À sa sortie au Japon, la Family Computer se vend à 500 000 exemplaires en deux mois. Son succès vient de sa supériorité technique par rapport à la concurrence et de son prix de 14 800 yens, deux fois moins chère que la moyenne des autres consoles présentes sur le marché japonais en 1983. Cependant, pour concurrencer Nintendo, Sega sort (après la Sega SG-1000 en 1983) la Sega Mark III en 1985 (Master System aux États-Unis en 1986 et 1987 en Europe).
Nintendo élargit sa clientèle en exportant la console en 1985 aux États‑Unis, rebaptisée Nintendo Entertainment System. Nintendo, et son patron Hiroshi Yamauchi, sont persuadés qu’un bon catalogue de jeux est le principal argument de vente.
Cette console est un succès commercial, Nintendo estimant en avoir vendu 62 millions. À la fin des années 1980, au Japon et aux États-Unis, un foyer sur trois était équipé de Famicom.
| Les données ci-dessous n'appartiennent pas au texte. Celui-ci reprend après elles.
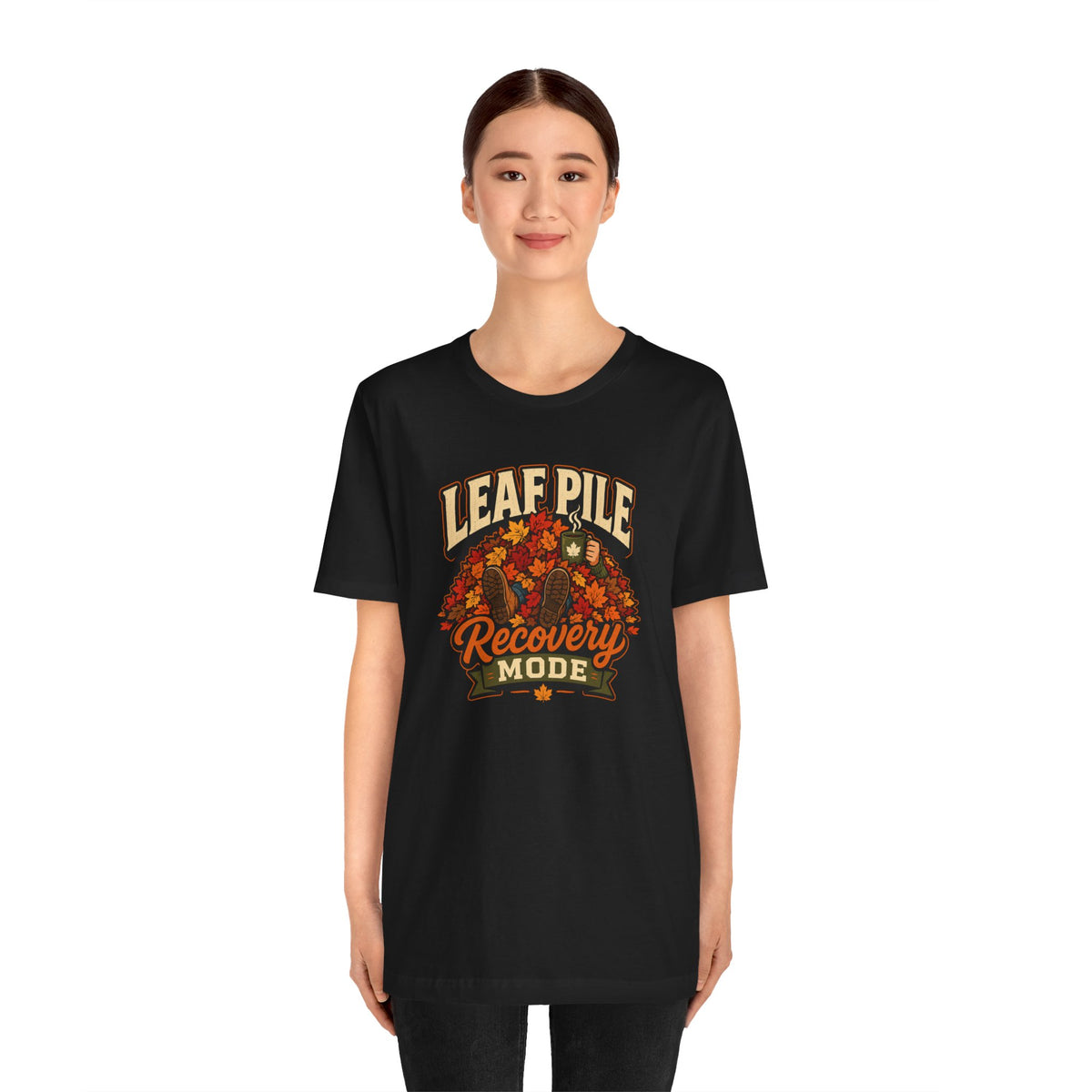 Leaf Pile Recovery Mode T-Shirt – Funny Fall Leaves Tee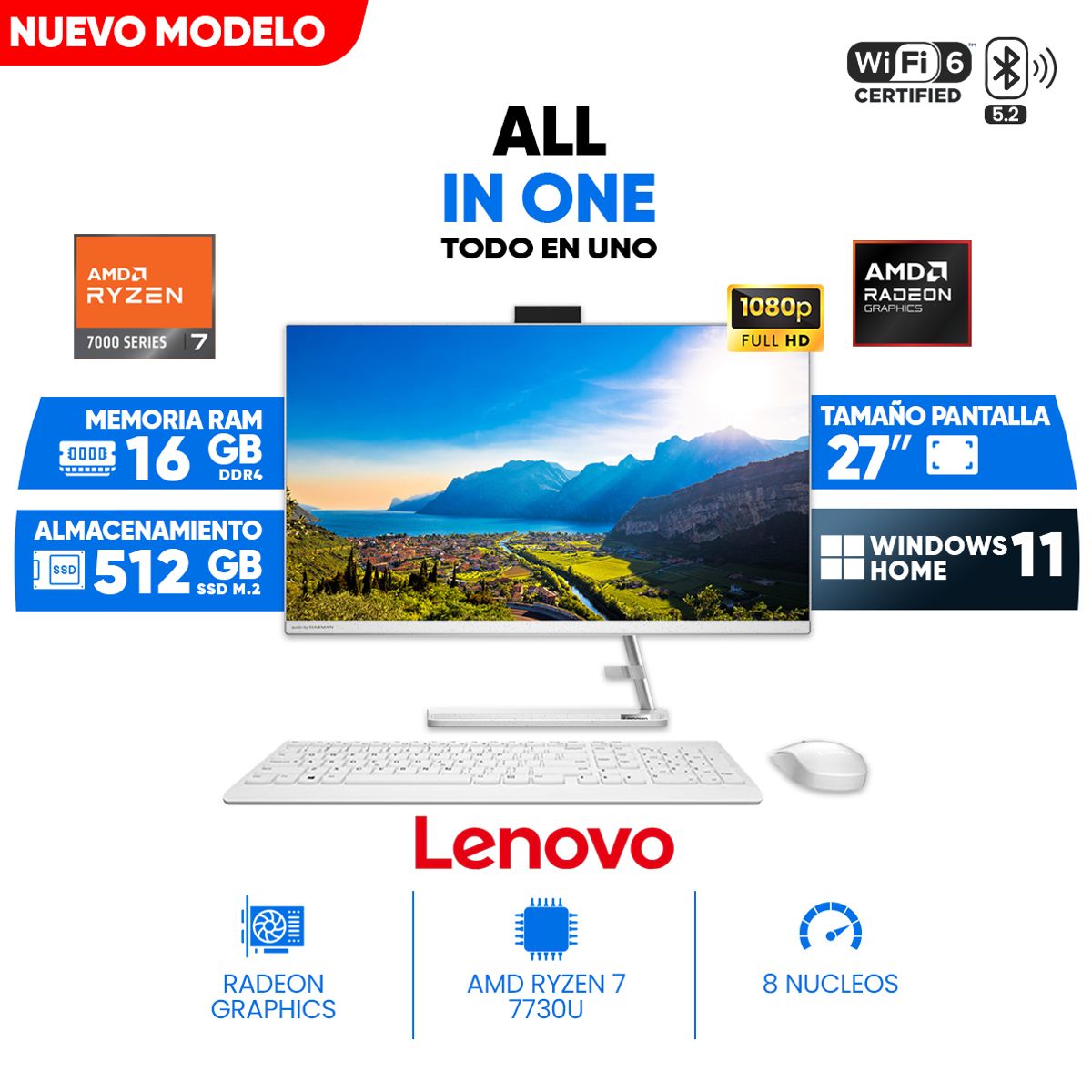 LENOVO - All In One Lenovo IdeaCentre 3 27ALC6, 27 FHD IPS, Ryzen 7 7730U, 16GB DDR4, 512GB SSD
À l’époque, Nintendo fut l’entreprise japonaise la plus rentable, devant Toyota. Plus de 1 200 jeux furent développés pour cette console.
Il existe plusieurs versions de la console : la Family Computer au Japon, la Nintendo Entertainment System en Europe, au Canada, aux États‑Unis et en Australie, la Famicom AV qui est une version relookée et la Twin Famicom qui regroupe la console et le Famicom Disk System en une seule machine.